First Author  Fleming RE Year  2000
Journal  Proc Natl Acad Sci U S A Volume  97
Issue  5 Pages  2214-9
PubMed ID  10681454 Mgi Jnum  J:60923
Mgi Id  MGI:1354091 Doi  10.1073/pnas.040548097
Citation  Fleming RE, et al. (2000) Transferrin receptor 2: continued expression in mouse liver in the face of iron overload and in hereditary hemochromatosis. Proc Natl Acad Sci U S A 97(5):2214-9
abstractText  Hereditary hemochromatosis (HH) is a common autosomal recessive disorder characterized by excess absorption of dietary iron and progressive iron deposition in several tissues, particularly liver. Liver disease resulting from iron toxicity is the major cause of death in HH. Hepatic iron loading in HH is progressive despite down-regulation of the classical transferrin receptor (TfR). Recently a human cDNA highly homologous to TfR was identified and reported to encode a protein (TfR2) that binds holotransferrin and mediates uptake of transferrin-bound iron.
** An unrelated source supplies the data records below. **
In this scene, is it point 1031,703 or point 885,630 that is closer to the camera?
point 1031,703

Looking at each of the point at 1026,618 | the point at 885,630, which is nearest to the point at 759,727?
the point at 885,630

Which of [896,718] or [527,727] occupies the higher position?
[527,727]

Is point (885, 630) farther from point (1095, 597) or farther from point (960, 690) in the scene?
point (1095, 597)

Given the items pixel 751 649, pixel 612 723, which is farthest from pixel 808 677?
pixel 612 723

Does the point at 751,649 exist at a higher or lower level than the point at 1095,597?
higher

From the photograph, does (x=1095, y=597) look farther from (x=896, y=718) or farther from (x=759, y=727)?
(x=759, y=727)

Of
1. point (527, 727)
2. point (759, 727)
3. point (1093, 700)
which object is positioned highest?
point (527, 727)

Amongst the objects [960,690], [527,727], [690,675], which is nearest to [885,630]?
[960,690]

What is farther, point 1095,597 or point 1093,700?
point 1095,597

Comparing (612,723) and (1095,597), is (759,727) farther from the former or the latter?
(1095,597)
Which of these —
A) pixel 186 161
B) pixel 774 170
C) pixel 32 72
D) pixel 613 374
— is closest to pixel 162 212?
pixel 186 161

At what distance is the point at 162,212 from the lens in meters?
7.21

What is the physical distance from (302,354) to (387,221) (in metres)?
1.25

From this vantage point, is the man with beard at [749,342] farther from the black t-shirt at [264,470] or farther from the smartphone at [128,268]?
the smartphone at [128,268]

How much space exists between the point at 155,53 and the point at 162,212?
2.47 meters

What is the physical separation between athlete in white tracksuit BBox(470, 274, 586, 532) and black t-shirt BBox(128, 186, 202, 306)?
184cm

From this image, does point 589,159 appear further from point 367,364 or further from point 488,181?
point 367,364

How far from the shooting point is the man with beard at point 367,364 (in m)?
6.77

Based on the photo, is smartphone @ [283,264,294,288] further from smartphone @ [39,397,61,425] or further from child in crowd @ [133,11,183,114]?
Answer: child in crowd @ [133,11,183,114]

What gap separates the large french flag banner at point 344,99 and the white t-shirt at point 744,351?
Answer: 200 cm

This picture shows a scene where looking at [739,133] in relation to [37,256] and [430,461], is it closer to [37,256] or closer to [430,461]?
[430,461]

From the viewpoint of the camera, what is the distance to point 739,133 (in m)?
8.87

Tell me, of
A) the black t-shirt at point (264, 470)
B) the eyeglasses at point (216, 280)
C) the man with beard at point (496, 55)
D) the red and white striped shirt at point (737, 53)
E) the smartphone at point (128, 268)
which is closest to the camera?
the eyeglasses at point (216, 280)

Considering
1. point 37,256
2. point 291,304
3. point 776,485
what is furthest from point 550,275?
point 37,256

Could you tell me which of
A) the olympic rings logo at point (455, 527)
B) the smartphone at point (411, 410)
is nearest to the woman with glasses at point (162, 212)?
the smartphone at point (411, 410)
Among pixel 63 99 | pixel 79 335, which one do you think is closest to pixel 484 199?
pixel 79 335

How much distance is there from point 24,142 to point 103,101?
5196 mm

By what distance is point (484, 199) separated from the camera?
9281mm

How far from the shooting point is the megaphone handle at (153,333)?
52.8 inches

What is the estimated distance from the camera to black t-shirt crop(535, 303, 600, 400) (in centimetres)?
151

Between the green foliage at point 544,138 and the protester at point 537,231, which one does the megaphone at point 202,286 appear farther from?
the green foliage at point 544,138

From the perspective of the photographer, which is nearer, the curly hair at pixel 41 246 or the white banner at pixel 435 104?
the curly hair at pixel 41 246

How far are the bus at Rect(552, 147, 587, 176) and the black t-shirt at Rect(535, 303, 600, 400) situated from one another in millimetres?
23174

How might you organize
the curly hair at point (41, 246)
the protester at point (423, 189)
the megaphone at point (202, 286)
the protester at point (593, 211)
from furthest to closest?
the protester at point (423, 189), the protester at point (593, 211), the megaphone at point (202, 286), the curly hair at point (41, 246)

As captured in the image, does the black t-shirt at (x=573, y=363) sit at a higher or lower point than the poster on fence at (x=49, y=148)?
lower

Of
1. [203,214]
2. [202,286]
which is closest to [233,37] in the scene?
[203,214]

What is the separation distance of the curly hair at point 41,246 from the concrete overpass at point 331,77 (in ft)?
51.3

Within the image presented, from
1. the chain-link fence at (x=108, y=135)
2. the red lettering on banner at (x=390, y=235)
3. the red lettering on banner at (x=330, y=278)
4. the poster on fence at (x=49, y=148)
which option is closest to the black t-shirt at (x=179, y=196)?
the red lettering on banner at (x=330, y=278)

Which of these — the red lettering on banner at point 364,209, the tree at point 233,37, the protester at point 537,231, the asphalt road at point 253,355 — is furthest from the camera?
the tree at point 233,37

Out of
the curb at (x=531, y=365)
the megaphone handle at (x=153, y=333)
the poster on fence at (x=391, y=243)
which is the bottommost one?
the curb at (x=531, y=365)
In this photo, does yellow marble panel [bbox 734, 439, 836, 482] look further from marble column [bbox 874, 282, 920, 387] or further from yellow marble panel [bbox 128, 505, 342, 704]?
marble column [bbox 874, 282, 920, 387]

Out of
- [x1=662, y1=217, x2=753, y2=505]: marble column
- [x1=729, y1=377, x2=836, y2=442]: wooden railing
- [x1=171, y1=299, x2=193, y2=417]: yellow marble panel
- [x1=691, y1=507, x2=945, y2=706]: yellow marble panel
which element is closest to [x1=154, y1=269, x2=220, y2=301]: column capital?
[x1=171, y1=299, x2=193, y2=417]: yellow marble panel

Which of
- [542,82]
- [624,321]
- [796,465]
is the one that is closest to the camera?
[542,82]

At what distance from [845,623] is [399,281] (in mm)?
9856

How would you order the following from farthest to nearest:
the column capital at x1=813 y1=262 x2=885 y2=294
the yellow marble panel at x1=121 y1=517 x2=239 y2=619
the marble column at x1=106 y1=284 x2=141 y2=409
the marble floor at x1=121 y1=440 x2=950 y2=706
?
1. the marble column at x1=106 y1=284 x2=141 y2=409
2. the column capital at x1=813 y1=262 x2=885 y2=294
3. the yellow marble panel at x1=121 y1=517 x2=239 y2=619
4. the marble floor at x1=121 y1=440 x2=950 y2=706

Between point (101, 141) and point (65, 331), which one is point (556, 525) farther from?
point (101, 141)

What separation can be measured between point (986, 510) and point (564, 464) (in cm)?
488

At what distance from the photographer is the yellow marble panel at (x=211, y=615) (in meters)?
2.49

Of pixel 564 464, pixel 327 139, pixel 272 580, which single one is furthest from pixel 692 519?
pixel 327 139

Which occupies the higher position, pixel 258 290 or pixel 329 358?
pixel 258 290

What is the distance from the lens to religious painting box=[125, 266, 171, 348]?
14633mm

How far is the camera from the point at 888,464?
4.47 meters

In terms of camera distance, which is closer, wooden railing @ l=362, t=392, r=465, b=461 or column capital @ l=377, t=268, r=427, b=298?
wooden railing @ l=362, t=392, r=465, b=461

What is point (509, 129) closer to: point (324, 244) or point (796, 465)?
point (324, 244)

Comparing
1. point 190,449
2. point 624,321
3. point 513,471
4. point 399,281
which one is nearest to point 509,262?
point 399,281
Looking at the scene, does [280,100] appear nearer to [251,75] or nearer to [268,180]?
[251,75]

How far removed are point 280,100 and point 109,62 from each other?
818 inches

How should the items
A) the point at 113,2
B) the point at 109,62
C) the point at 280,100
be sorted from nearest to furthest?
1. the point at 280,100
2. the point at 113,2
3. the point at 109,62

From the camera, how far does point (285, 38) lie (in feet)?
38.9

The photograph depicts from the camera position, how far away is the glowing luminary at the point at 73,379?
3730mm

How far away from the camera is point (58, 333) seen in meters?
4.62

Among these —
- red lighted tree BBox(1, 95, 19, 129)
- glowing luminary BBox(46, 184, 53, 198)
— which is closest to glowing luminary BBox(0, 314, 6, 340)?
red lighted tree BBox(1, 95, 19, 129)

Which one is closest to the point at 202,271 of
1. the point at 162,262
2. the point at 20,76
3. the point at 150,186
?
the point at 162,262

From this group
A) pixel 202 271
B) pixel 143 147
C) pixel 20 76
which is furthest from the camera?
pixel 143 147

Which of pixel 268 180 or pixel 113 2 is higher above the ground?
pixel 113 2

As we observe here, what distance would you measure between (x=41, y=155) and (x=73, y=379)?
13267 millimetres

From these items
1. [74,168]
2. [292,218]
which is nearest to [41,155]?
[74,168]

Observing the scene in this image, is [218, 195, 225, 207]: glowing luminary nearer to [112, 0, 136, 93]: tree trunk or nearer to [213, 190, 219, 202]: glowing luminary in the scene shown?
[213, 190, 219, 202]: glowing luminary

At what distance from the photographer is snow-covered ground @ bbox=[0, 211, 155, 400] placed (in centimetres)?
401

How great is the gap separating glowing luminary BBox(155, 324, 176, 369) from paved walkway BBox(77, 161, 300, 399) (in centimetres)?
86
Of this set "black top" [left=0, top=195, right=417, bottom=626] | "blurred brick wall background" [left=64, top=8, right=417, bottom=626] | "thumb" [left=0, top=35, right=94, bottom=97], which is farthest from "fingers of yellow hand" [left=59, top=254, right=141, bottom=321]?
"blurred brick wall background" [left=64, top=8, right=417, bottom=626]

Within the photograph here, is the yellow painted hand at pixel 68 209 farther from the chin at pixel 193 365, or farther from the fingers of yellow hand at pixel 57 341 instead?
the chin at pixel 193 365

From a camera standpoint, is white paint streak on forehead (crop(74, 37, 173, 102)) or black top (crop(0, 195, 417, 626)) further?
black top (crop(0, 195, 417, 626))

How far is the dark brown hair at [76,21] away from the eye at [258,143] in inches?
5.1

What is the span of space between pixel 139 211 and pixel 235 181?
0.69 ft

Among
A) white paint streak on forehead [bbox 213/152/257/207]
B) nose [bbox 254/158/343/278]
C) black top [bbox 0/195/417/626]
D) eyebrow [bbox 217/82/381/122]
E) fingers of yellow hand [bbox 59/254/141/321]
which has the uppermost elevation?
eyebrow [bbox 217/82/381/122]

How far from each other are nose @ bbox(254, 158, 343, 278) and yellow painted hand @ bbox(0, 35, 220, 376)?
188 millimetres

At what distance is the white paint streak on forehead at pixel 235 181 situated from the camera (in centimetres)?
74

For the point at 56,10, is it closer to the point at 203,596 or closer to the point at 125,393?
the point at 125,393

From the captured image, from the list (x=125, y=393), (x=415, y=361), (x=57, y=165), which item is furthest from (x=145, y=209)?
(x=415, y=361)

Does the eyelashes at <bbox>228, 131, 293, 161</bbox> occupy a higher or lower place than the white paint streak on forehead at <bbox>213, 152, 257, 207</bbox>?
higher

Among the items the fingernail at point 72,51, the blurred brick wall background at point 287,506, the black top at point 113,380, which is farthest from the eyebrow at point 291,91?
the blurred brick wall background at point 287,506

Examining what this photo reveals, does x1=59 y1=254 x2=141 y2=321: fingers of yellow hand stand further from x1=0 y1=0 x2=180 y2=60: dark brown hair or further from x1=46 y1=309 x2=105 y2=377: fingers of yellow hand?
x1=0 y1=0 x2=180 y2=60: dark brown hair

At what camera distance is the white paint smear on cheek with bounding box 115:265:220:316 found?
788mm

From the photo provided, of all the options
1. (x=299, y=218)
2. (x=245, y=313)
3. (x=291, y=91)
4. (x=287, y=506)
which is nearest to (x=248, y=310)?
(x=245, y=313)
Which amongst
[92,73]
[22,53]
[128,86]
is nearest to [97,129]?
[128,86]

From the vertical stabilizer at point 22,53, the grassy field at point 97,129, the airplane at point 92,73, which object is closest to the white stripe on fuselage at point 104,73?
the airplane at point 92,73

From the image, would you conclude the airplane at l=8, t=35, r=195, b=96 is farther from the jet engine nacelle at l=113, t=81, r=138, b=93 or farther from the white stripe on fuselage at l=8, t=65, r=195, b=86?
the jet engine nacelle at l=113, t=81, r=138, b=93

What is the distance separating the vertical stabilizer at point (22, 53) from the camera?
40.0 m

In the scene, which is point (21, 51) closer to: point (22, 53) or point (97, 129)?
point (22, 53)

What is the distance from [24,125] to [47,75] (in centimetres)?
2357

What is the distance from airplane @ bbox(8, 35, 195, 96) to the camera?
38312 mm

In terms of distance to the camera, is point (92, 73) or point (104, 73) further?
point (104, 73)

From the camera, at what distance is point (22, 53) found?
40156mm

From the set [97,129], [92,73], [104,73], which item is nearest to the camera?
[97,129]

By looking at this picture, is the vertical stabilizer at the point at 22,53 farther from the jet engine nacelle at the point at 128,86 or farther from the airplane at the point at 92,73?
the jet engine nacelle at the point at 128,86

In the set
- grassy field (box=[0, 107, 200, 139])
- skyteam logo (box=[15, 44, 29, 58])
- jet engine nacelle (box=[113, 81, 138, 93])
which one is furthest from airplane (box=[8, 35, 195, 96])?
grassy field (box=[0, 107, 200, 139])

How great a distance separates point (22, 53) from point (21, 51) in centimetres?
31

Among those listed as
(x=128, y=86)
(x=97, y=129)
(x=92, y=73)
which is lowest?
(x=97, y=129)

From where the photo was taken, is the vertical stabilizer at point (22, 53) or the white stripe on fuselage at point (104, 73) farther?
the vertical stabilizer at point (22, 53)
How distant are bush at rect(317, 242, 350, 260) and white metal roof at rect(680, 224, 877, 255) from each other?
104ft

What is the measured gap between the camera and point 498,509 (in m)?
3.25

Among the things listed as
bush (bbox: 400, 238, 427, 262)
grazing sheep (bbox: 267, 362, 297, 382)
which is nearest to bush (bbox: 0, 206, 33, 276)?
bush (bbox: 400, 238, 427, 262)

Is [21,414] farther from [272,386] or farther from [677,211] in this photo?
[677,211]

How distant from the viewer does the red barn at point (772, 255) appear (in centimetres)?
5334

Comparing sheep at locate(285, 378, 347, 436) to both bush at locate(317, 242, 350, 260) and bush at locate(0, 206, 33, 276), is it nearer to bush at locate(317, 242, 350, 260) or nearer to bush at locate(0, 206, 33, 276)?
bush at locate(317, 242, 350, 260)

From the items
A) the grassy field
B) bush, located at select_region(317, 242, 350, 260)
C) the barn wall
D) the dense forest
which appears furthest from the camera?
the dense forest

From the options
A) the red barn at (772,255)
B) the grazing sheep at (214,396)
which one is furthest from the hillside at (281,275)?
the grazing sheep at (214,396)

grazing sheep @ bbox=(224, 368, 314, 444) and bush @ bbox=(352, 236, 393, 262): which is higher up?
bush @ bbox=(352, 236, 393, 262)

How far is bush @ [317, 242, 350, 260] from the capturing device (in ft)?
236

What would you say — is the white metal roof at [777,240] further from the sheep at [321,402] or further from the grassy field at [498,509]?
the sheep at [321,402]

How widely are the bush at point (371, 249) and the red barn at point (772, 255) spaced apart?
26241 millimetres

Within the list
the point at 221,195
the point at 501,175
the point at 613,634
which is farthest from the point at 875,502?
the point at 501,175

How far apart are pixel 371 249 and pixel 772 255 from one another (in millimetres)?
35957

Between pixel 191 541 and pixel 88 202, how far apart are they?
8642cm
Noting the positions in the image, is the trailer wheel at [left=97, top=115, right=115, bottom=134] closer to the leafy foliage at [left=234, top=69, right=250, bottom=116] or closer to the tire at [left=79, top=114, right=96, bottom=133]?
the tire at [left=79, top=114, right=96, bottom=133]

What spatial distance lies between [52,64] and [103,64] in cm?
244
We independently identified a full-length murine EST encoding the mouse orthologue of the human TfR2. Although homologous to murine TfR in the coding region, the TfR2 transcript does not contain the iron-responsive elements found in the 3' untranslated sequence of TfR mRNA. To determine the potential role for TfR2 in iron uptake by liver, we investigated TfR and TfR2 expression in normal mice and murine models of dietary iron overload (2% carbonyl iron), dietary iron deficiency (gastric parietal cell ablation), and HH (HFE -/-). Northern blot analyses demonstrated distinct tissue-specific patterns of expression for TfR and TfR2, with TfR2 expressed highly only in liver where TfR expression is low. In situ hybridization demonstrated abundant TfR2 expression in hepatocytes. In contrast to TfR, TfR2 expression in liver was not increased in iron deficiency. Furthermore, hepatic expression of TfR2 was not down-regulated with dietary iron loading or in the HFE -/- model of HH. From these observations, we propose that TfR2 allows continued uptake of Tf-bound iron by hepatocytes even after TfR has been down-regulated by iron overload, and this uptake contributes to the susceptibility of liver to iron loading in HH.